Smile news

Retrieval for structured data: a precision-first alternative to vector-only RAG on excel tables

  • Date de l’événement May. 07 2025
  • Temps de lecture min.

Discover a hybrid information retrieval approach combining vector search and deterministic queries to ensure absolute accuracy on structured data, such as Excel tables, while preserving the power of LLMs.

Introduction

Retrieval-Augmented Generation (RAG) has become the default pattern for talking with corporate documentation through large-language-models (LLM). Most public examples focus on unstructured documents (PDF, HTML, Markdown) - where embeddings + vector similarity search shine. But the moment we work with highly structured data such as Excel or CSV tables, the standard seams to be not helpful:

  • Semantic collapse: adjacent rows differ by tiny lexical changes.
  • Embedding swamping: nearest-neighbor search (cosine distances) returns “almost the same” row, not necessarily the exact one.
  • Numbers blur in embedding space: to the model, “120 mm” and “130 mm” can look almost identical, so queries that rely on exact diameters may drift to the wrong row.

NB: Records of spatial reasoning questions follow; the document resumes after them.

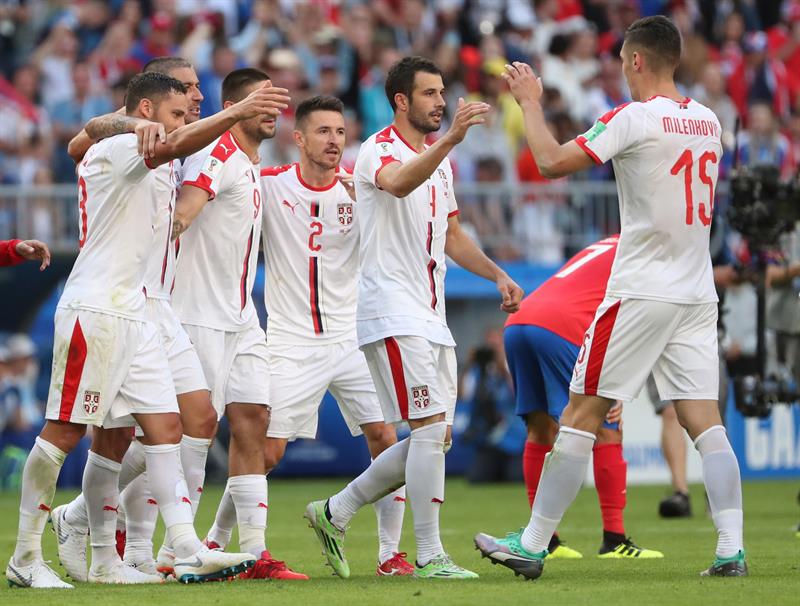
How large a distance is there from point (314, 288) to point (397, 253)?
1.12 meters

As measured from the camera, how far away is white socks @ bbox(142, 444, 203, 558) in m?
8.05

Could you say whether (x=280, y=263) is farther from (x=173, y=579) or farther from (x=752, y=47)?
(x=752, y=47)

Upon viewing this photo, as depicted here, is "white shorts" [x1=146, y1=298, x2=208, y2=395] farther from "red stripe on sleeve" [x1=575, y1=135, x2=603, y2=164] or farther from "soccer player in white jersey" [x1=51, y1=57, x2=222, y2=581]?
"red stripe on sleeve" [x1=575, y1=135, x2=603, y2=164]

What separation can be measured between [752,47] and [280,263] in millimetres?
15222

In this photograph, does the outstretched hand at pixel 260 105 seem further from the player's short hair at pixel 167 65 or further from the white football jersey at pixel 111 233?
the player's short hair at pixel 167 65

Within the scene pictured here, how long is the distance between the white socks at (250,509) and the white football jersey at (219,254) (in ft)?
2.96

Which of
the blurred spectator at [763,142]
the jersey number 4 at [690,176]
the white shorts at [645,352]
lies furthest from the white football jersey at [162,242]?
the blurred spectator at [763,142]

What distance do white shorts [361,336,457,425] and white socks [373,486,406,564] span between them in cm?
83

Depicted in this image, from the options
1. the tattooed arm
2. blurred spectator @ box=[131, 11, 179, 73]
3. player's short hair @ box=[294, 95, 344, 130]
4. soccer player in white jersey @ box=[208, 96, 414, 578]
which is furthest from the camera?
blurred spectator @ box=[131, 11, 179, 73]

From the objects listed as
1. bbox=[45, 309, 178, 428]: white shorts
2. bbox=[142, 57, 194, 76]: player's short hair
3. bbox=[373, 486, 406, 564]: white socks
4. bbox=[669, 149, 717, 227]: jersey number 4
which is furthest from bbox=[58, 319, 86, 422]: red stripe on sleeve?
bbox=[669, 149, 717, 227]: jersey number 4

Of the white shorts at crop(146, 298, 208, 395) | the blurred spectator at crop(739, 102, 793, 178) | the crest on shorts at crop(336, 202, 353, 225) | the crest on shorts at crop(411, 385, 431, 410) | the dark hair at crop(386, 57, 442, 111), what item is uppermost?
the blurred spectator at crop(739, 102, 793, 178)

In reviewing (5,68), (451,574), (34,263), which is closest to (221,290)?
(451,574)

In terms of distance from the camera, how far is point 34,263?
17922 mm

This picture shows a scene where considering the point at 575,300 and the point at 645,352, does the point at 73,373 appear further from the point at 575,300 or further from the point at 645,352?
Result: the point at 575,300
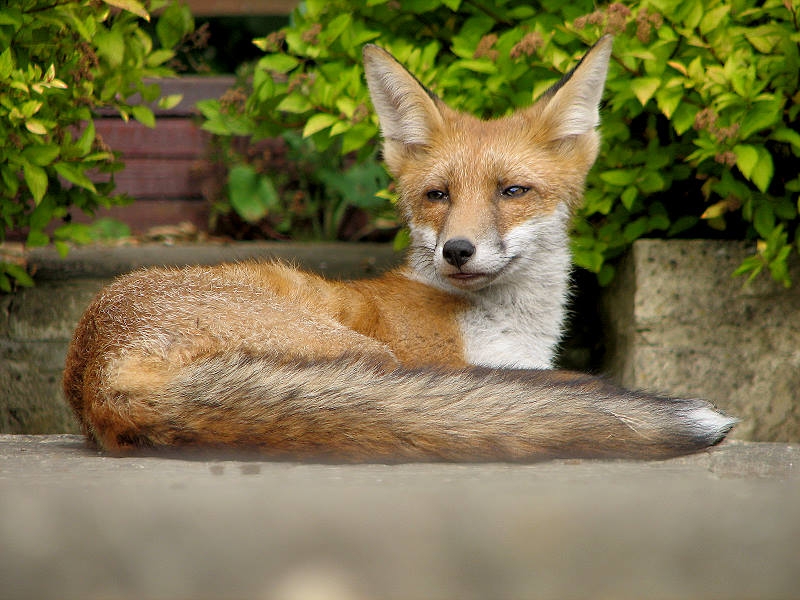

In compliance-oriented environments (chemical piping, aerospace part matching, medical dosages, …) almost correct is absolutely wrong. This article proposes and evaluates a hybrid retrieval stack that couples a classic No-SQL data storing with a lightweight LLM-intent detector, delegating Excel queries to deterministic look-ups while preserving RAG for genuinely unstructured passages.

 

Why vector-only fails on repetitive tables

Consider the miniature compatibility matrix below (CSV format for brevity).

Pipe-A

Pipe-B

100 mm

100 mm

100 mm

120 mm

100 mm

130 mm

120 mm

120 mm

120 mm

130 mm

The “one-sentence-per-row” strategy converts each line into a natural-language chunk, as follows (example for the second row):

“A Pipe-A of 100 mm diameter is compatible with a Pipe-B of 120 mm diameter.”

Feed those five snippets into an embedding model (e.g. text-embedding-3-large or multilingual-e5-large) and you obtain five vectors that differ mostly in two token positions. In practice, the sentence embeddings are over 95 % alike, so the model can’t tell one row from another. A typical top-k (k = 3) retrieval therefore cannot guarantee that the numerically exact row surfaces; the wrong 130 mm pairing may rank above the true 120 mm entry simply because of sub-token rounding or float representation.

Fine-tuning embeddings on synthetically generated numeric paraphrases helps a little, but the cost-benefit ratio is unattractive when:

  • the table is very small (a few hundreds of rows);
  • numeric precision is mandatory;
  • latency must stay under 100 ms.

 

The hybrid retrieval pattern

A classic RAG pipeline has three hops:

  1. Embedding: All text fragments (PDF paragraphs, HTML blocks, and table rows) are turned into dense vectors.
  2. Similarity search: The user question is embedded, and vector search retrieve the “closest” vectors (most relevant data).
  3. Generation: The retrieved content is injected into the LLM together with the question, and it produces an answer.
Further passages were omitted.